Why do we talk about P99 and P95 request latency?

What does Pn, also known as the nth percentile, mean? It is the value that n% of values in a distribution will be less than or equal to. In this blog, the distribution we’ll be talking about is request latency.

When we talk about a value being the P99 (or P95, or P<whatever>), that means that 99% of the time, requests finish in this time or less. More concretely, if the P99 request latency for your site is 1s, then 99% of requests take 1s or less.

Lets look at two diagrams, one for P50 and the other for P99, to see what this looks like. Latency is on the x-axis and request count on the y-axis. The P50 value is the value on the x-axis where if we colour everything under the curve to the left of it, we will colour in 50% of the area under the curve. Same for P99 or any other percentile.

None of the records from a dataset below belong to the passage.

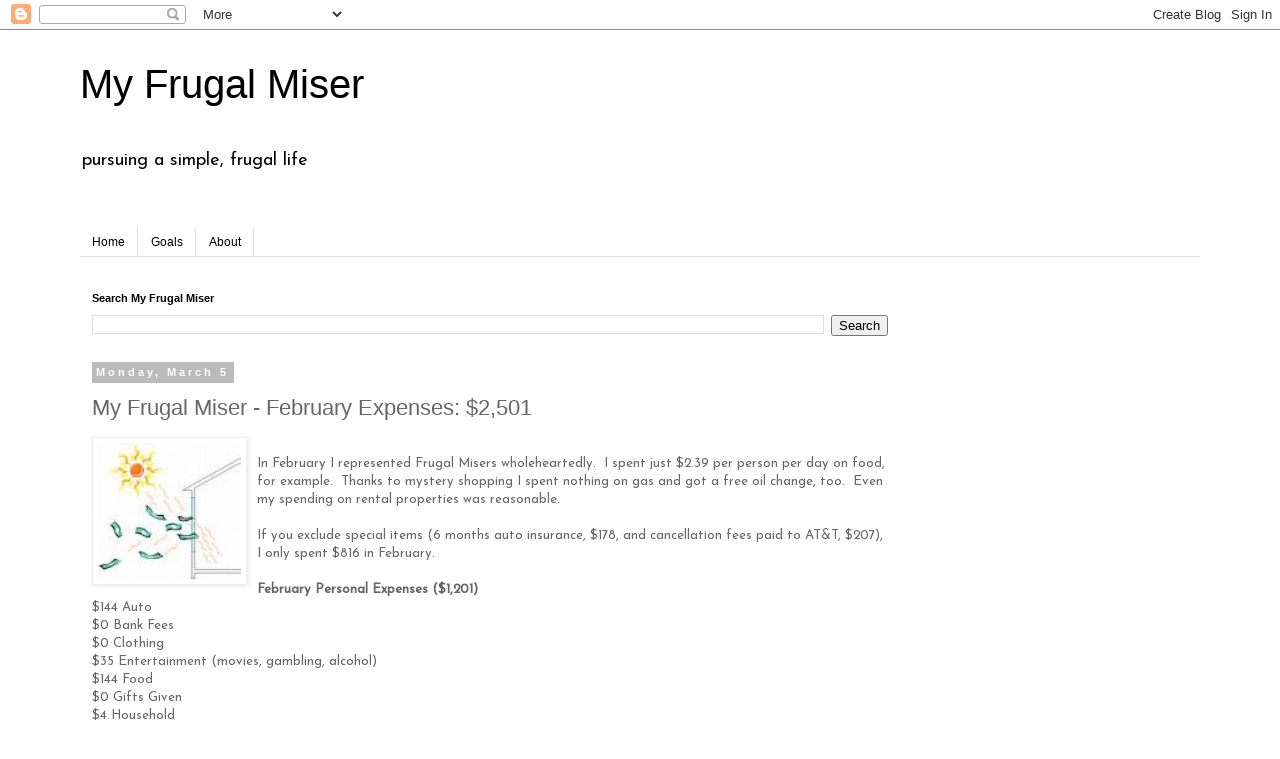

--- FILE ---
content_type: text/html; charset=UTF-8
request_url: http://www.myfrugalmiser.com/b/stats?style=BLACK_TRANSPARENT&timeRange=ALL_TIME&token=APq4FmBc5ZMun3iJJ2JE4bVrghm9pXlkP9IuLntpxKsCZOVCggWhSYV5fYOPri82GMnbFiCbXuMAopEJEAp3JOba4E88ztmGng
body_size: 266
content:
{"total":2108700,"sparklineOptions":{"backgroundColor":{"fillOpacity":0.1,"fill":"#000000"},"series":[{"areaOpacity":0.3,"color":"#202020"}]},"sparklineData":[[0,52],[1,56],[2,55],[3,68],[4,100],[5,55],[6,64],[7,55],[8,59],[9,57],[10,67],[11,60],[12,63],[13,55],[14,72],[15,64],[16,77],[17,79],[18,87],[19,60],[20,62],[21,74],[22,62],[23,50],[24,53],[25,46],[26,59],[27,53],[28,35],[29,3]],"nextTickMs":1200000}

--- FILE ---
content_type: text/html; charset=utf-8
request_url: https://www.google.com/recaptcha/api2/aframe
body_size: 269
content:
<!DOCTYPE HTML><html><head><meta http-equiv="content-type" content="text/html; charset=UTF-8"></head><body><script nonce="HkSTM-GLjhPaD_-bSw_wjQ">/** Anti-fraud and anti-abuse applications only. See google.com/recaptcha */ try{var clients={'sodar':'https://pagead2.googlesyndication.com/pagead/sodar?'};window.addEventListener("message",function(a){try{if(a.source===window.parent){var b=JSON.parse(a.data);var c=clients[b['id']];if(c){var d=document.createElement('img');d.src=c+b['params']+'&rc='+(localStorage.getItem("rc::a")?sessionStorage.getItem("rc::b"):"");window.document.body.appendChild(d);sessionStorage.setItem("rc::e",parseInt(sessionStorage.getItem("rc::e")||0)+1);localStorage.setItem("rc::h",'1768965603548');}}}catch(b){}});window.parent.postMessage("_grecaptcha_ready", "*");}catch(b){}</script></body></html>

Why do we talk about P99 or P95? The median, P50, is good enough for housing prices, why isn’t it good enough for request latency or other timing related metrics? The key is scale: Your site is likely receiving more requests per day (or maybe even per hour or second) than there are houses on sale. So, if we talk about P50 request latency, there is only a 50% chance that requests take less than that amount of time - there will be a lot of customers for whom it takes longer to load the site. Google have a paper where they dive into this called “The Tail at Scale”.¹ One of the key takeaways from this is that when there are a lot of events, even low probability outcomes happen a lot in absolute terms.

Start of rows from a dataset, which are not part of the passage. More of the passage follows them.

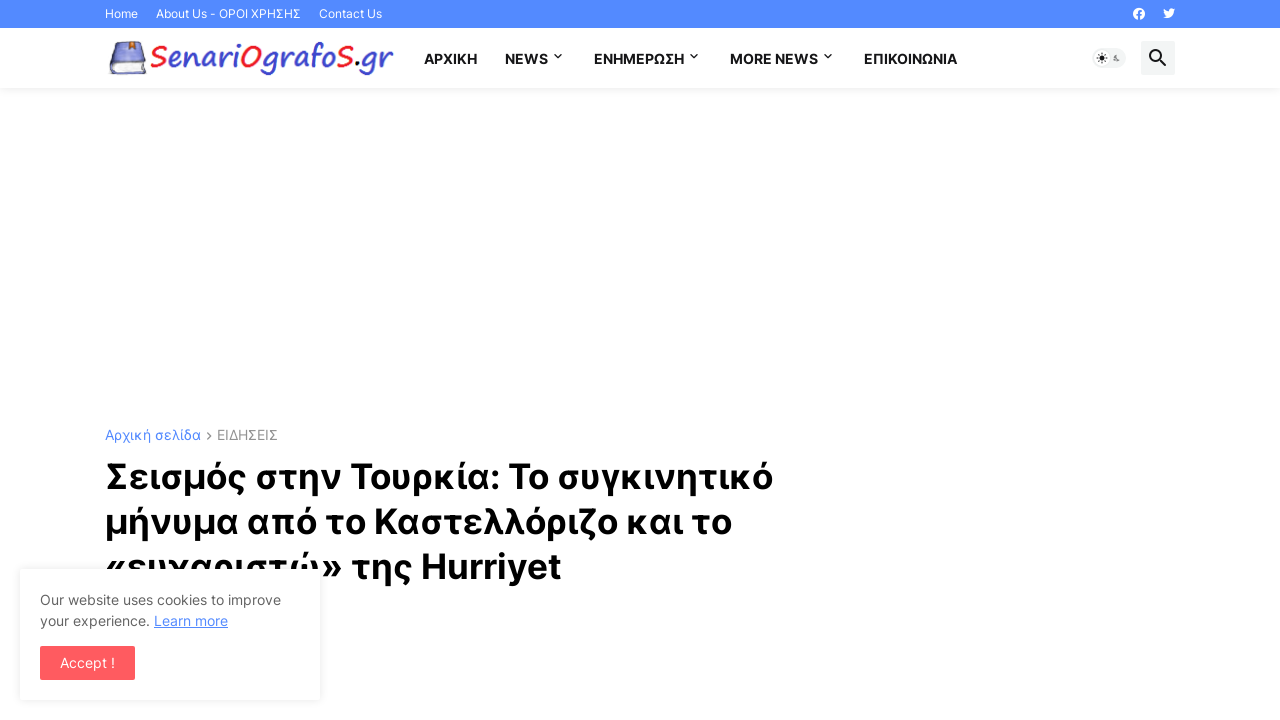

--- FILE ---
content_type: text/html; charset=utf-8
request_url: https://www.google.com/recaptcha/api2/aframe
body_size: 269
content:
<!DOCTYPE HTML><html><head><meta http-equiv="content-type" content="text/html; charset=UTF-8"></head><body><script nonce="PKG9dwDVhKO_xUij39aW8Q">/** Anti-fraud and anti-abuse applications only. See google.com/recaptcha */ try{var clients={'sodar':'https://pagead2.googlesyndication.com/pagead/sodar?'};window.addEventListener("message",function(a){try{if(a.source===window.parent){var b=JSON.parse(a.data);var c=clients[b['id']];if(c){var d=document.createElement('img');d.src=c+b['params']+'&rc='+(localStorage.getItem("rc::a")?sessionStorage.getItem("rc::b"):"");window.document.body.appendChild(d);sessionStorage.setItem("rc::e",parseInt(sessionStorage.getItem("rc::e")||0)+1);localStorage.setItem("rc::h",'1769685719173');}}}catch(b){}});window.parent.postMessage("_grecaptcha_ready", "*");}catch(b){}</script></body></html>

Another factor is that the probability of multiple requests all being less than or equal to some percentile becomes deminishingly small. This is due to the way that probabilities combine. If your P50 request latency is 200ms and it takes 5 requests, all running in parallel, to load the page. What is the probability that it will load in 200ms?

0.5⁵ = 0.031 = 3.1%

Only 3.1% of page loads will happen in under 200ms! That means only a very small proportion of your customers will have this experience. What about if we looked at the P95 request latency?

0.95⁵ = 0.774 = 77.4%

When we talk about the P95, we’re now talking about the experience of most of our customers - 77.4% is much more representative than 3.1%. As more requests (or more generally, events) are included, the probability of them all being under our chosen percentile becomes less and less due to that combination of probabilities.

So which percentile should we pick? As is the answer to a lot of things - it depends. You could pick a high percentile (e.g. P99) but that can be very expensive. By definition, you’re including rarer events than say P95 and the cost of improving your P99 latency vs your P95 latency may be more expensive than the value that it provides. I think a good rule of thumb is the more requests it takes to your API to fulfill a useful function (e.g. load the page), the higher the percentile you should choose to optimise for because it’ll be more representative of your customer’s experience. So not P50.

https://research.google/pubs/pub40801/